### EXERCISE INSTRUCTIONS
Repeat exactly the lines of the material below that run from the "People are seen" line to the "Photo/Seattlepi.com, Jordan Stead)" line, including both, and do not carry over any pictures.
INFORMATION GIVEN: Begin
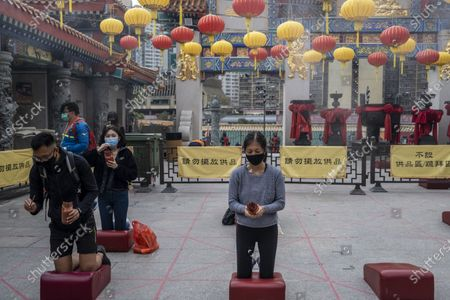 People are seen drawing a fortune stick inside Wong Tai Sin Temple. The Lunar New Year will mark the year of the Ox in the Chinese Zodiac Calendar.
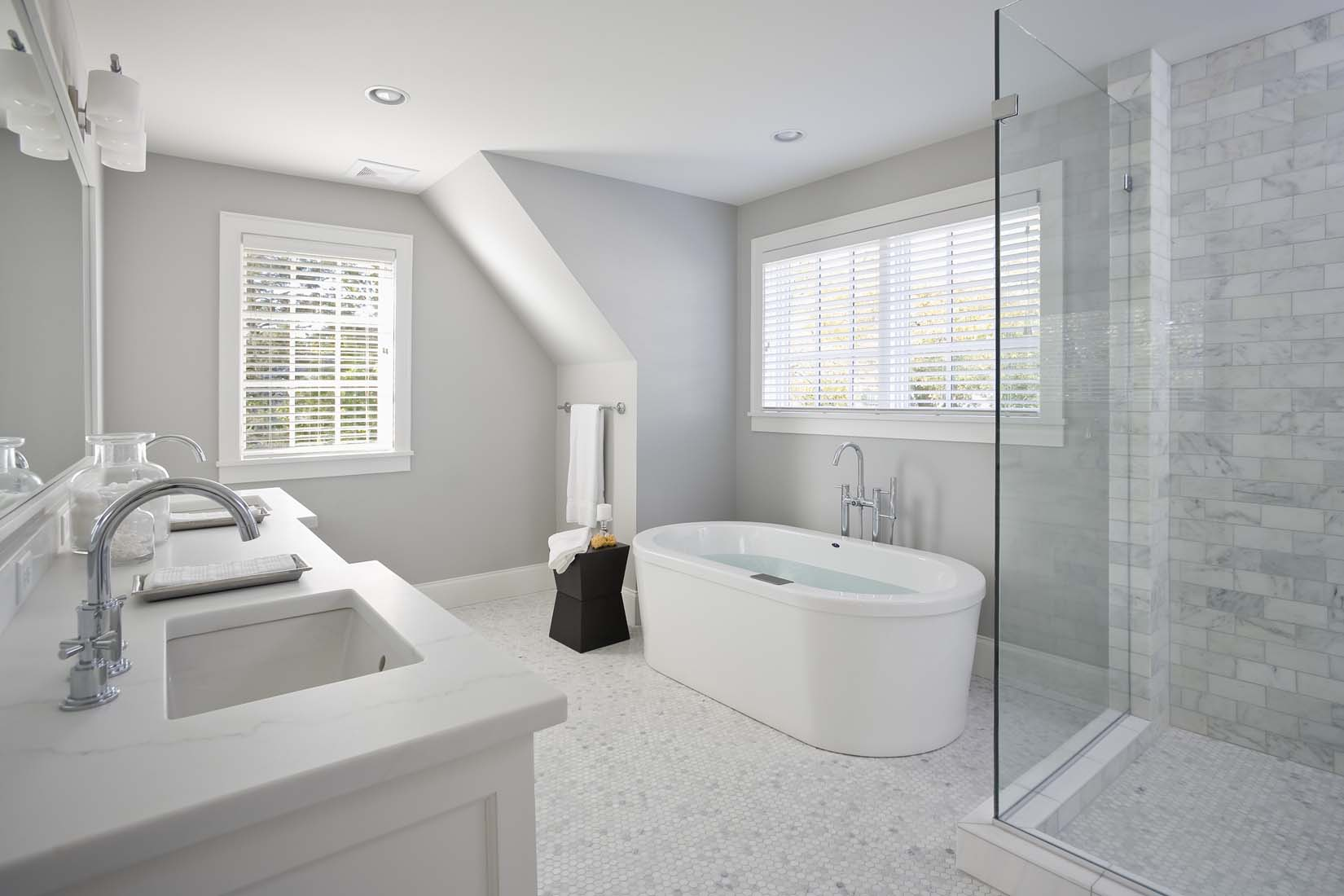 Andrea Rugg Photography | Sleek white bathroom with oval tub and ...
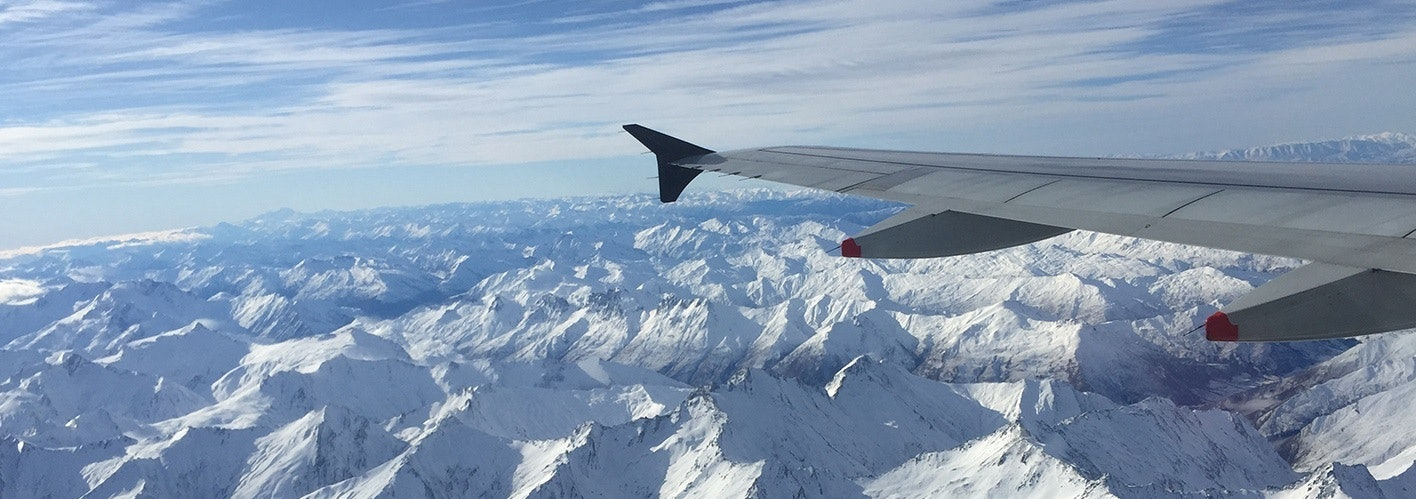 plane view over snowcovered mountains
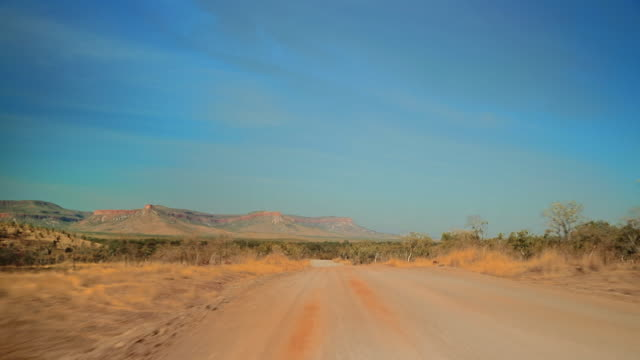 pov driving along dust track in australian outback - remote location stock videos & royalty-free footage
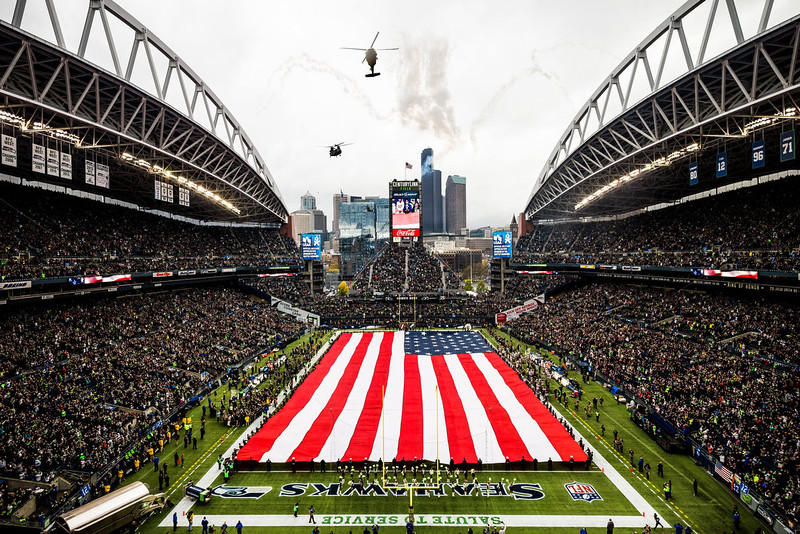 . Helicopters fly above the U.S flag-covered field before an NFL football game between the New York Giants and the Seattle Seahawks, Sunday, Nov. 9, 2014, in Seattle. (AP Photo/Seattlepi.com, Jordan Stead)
INFORMATION GIVEN: End
INFORMATION GIVEN: Begin
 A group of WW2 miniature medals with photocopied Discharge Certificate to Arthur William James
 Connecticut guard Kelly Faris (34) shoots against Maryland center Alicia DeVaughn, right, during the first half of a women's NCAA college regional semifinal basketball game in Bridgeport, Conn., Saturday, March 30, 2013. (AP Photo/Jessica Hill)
INFORMATION GIVEN: End
INFORMATION GIVEN: Begin
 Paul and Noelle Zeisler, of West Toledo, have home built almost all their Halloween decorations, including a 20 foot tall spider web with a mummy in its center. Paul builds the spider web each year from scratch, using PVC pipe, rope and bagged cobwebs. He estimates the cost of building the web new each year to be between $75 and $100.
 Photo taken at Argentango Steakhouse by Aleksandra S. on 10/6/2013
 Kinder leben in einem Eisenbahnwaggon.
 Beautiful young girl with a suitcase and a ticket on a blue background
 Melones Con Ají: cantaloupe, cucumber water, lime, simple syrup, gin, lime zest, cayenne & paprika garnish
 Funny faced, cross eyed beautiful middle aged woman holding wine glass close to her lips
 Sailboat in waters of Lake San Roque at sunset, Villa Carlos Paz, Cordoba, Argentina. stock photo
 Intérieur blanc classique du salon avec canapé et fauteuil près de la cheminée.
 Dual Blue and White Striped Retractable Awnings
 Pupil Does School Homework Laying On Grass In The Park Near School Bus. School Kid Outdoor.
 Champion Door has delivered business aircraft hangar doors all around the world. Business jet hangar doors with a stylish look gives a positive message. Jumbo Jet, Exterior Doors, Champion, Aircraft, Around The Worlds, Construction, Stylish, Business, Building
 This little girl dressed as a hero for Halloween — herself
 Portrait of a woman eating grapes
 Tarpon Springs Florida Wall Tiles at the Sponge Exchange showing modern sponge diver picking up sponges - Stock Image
INFORMATION GIVEN: End
### ANSWER TO THIS EXERCISE
 People are seen drawing a fortune stick inside Wong Tai Sin Temple. The Lunar New Year will mark the year of the Ox in the Chinese Zodiac Calendar.
 Andrea Rugg Photography | Sleek white bathroom with oval tub and ...
 plane view over snowcovered mountains
 pov driving along dust track in australian outback - remote location stock videos & royalty-free footage
 . Helicopters fly above the U.S flag-covered field before an NFL football game between the New York Giants and the Seattle Seahawks, Sunday, Nov. 9, 2014, in Seattle. (AP Photo/Seattlepi.com, Jordan Stead)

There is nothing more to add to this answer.